Latin for Research in the Humanities
Epigraphic manuscript NAL 1149 in the Bibliothèque nationale de France
Sessions will focus on a selected number of Neo-Latin authors in order to build familiarity with their particular styles and rhetorical practices. In the first of the two terms, the readings will come from the works of Francis Petrarch (1304-1374) and Erasmus of Rotterdam (1466?-1536); in the second term students will read extracts from Leon Battista Alberti and Thomas More. The in-depth study of these four authors' style will introduce participants to the particularities of Renaissance Latin and, at the same time, to the conventions of some of the most important genres practised by Neo-Latin writers, such as letter-writing, the philosophical dialogue, or the satirical speech.
The two terms may be taken independently of each other.A previous acquaintance with the Latin language (typically to intermediate level) is required for this course. If you have any questions, please contact the course tutor, Iván Parga Ornelas Email: firstname.lastname@example.org .

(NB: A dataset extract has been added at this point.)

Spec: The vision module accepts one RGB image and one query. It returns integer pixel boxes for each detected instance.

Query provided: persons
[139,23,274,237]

Places are limited, and the availability of this course is subject to a minimum enrolment. All classes will be taught virtually via Microsoft Teams on Thursdays from 5:00 to 6:30pm. The first term starts on 6th October 2022 and term 2 will start on 12th January 2023.
Students not enrolled in Warwick's Centre for the Study of the Renaissance pay £180 at the beginning of term. Participants from institutions belonging to the Newberry Library's Center for Renaissance Studies Consortium may be able to claim their fees back from local Newberry funds; ask your local representative for more information. To apply to join this class during Term 2, please complete the application form here .
Former students say:
The classes have been really helpful by covering the basics and applying them to the sort of Latin documents we are likely to come across in our research. Studying Latin this way is much more relevant - and can even be fun!
The best way to learn; friendly, relaxed and informal but with a serious purpose. It is essential for my Art History studies that I improve my lapsed Latin and I appreciate the flexible structure of teaching which adapts the coursework to the needs of the current group.